Posted on the 27 April 2024 by Sirmac2 @macthemovieguy

Netflix has these frequent releases, and one of them was something called Code Eight: Part Two. Immediately, I was like… there was a Part One? How did I miss this? When did I miss this? Well, a few years back, Netflix decided to release a superhero themed original starring the Amells (Robbie and Stephen) and I guess it checked a metric for them. I never remember this happening. But at the speed it took for this sequel to come out answers the question of why we still haven’t seen that Old Guard sequel that was green lit. That means I needed to watch both. Truthfully, no one needs to watch either.

Code Eight: The Franchise has audio description by International Digital Center, written by Dakota Green, and narrated by Jamie Lemcheck. It focuses on a world where super powered people are the minority, downtrodden, and discriminated against. Unlike other superhero franchises, the humans have the clear upper hand overall, and have the kind of technology required to keep these powered people under thumb.
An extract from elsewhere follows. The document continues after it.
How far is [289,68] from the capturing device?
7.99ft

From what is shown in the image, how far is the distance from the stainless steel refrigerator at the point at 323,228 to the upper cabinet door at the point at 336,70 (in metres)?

It is an interesting premise, it just goes nowhere.

The first film becomes a bit of an Ocean’s Eleven type film where Robbie Amell is trying to be a good supe but he can’t seem to make enough money to get by, so he willfully joins a crew that is planning a heist. Then it becomes this whole other thing that feels like commentary on class warfare, and police brutality, and it just is all dark and not a fun film to watch. the follow-up just features a reformed version of that character protecting a girl who witnessed an execution of a powered friend, and how he’s able to keep her safe, and just how dangerous her powers may be.

Like, it sounds cool, and I can understand why you would want to see this, but it plays out in the least interesting way possible. there’s no flash, pizazz, or displayed level of skill here. It’s just something that feels like the kind of film that gets shuffled into Netflix’s rotating slate of films that you can put on in the background. I can’t see a single reason to continue this franchise.

I don’t have a problem with the audio description. It is a film about powered people, and I thought the powers were described rather well. But the film is so inherently boring, both of them, that following the audio description isn’t nearly as big of a challenge as just staying awake. I can’t remember a film about this genre that was this slow, and had me less interested. There certainly are worse movies overall, but at least some of those films pop with a fun performance, a cheesy action sequence, or something. I’d rather watch Batman and robin twenty times before this again. It does for superhero films what Thor: The Dark World almost did for the MCU, by completely sucking the fun and life out of the series. The difference here is that it was never alive.

Robbie Amell and Stephen Amell both deserve better, and have been in better projects. Dakota Green’s audio description is thanklessly perfect in a film I can’t imagine anyone cares about, or even knew existed.